Иосиф Виссарионович припечатал меня к стулу практически точной цитатой из неснятого тут пока еще фильма. Правда, интонации были совсем не такие, как у Броневого. Трехчасовое совещание по испанской тематике только-только закончилось. Устали все. Вождь тоже человек, тоже мог устать. Но вот решил оставить меня для особого разговора. С глазу на глаз. Надо сказать, что такой чести и доверия я удостаивался нечасто. Несмотря на то, что я попаданец, в ближний круг вождя не попал. Да и не мог, априори. Сталин излишней доверчивостью не страдал. И к каждому человеку долго присматривался, оценивал, как тот работает, как справляется со своими заданиями. В его работе не до сантиментов. Когда все вышли, вождь попросил чаю. Вскоре на столе оказались расставлены вазочки с печеньем и вареньем нескольких сортов, крепко заваренный чай в стаканах с серебряными подстаканниками с гербами СССР. Новодел, но созданный в добрых имперских традициях. Сахарница с кусками колотого сахара. Особого приглашения ждать я не стал, как только хозяин кабинета приступил к чаепитию, от него не отставал. Печенье было действительно божественно вкусным, да и варенье ему не уступало, чувствовалась рука искусного повара (или поварихи). Всему хорошему быстро приходит конец. Чаевничанию тем более.

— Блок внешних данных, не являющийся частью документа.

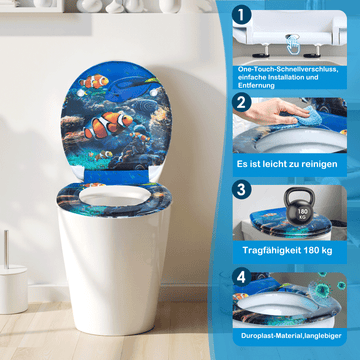 1

One-Touch-Schnellverschluss, einfache Installation und Entfernung

2

Es ist leicht zu reinigen

3

180 KG

Tragfähigkeit 180 kg

4

Duroplast-Material,langlebiger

— Ты не спеши, налей себе еще. — Сталин включил «доброго хозяина», напоминая такого старого аксакала, который философски смотрит на мир с вершины горы. На которой провел всю свою долгую жизнь. Неспешно набивает трубку, доставая небольшими горстями табак из кисета и аккуратно утрамбовывает его пальцем, при этом успевает еще чуть-чуть покатать его между пальцами, прежде чем упаковать в камеру. Но при этом нет-нет да глянет исподлобья, как рентгеном прошьет. Так что как ты не старайся, а хищника в себе не спрячешь. Может быть, специально дает ему прорваться наружу? Чтобы я не слишком-то наглел и расслаблялся? А я и не наглел. Налил еще половину стакана, да и всего пару печенек стоптал. А потом застыл в ожидании, когда вождь докурит. Интересно, что он такое курит сейчас? Явно не «Герцоговину Флор», но скорее всего, какой-то ориентальный табак, очень уж крепок его аромат. Но спросить постеснялся.

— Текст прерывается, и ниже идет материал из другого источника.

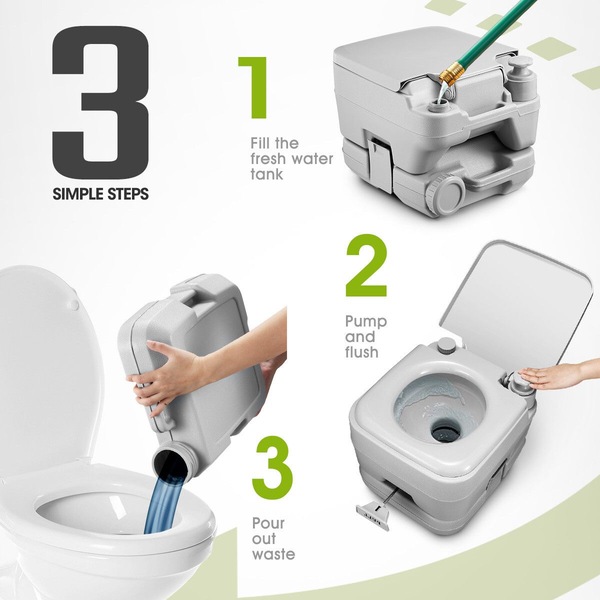 3
SIMPLE STEPS

1
Fill the fresh water tank

2
Pump and flush

3
Pour out waste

— Значит так, Михаил. — произнёс Сталин, выбивая пепел в стальную пепельницу с гербом СССР. — Есть у меня для тебя поручение. Личное. Ответственное. Ты хорошо подумай, соглашаться или нет. Согласишься — назад дороги не будет. Тебе надо будет закрыть испанский вопрос. Понимаешь задачу?
— Ответственность понимаю. Задачу не совсем. Что имеется в виду «закрыть вопрос»? Что мы должны получить в итоге. Вот в чем главный вопрос, товарищ Сталин. Если коммунистическую Испанию, то на данном этапе это невозможно. Если победа в гражданской войне или ее предотвращение, судя по всему, для этого есть серьезные предпосылки. Но нужны и серьезные полномочия, и ваше полное доверие. Как и самостоятельность принятия решений, товарищ Сталин. Без этого никак, а тут главный вопрос: насколько вы мне доверяете? Потому как если мне в палки колеса будут вставлять всякие Андрэ Марти, то толку от этой игры не будет — совершенно.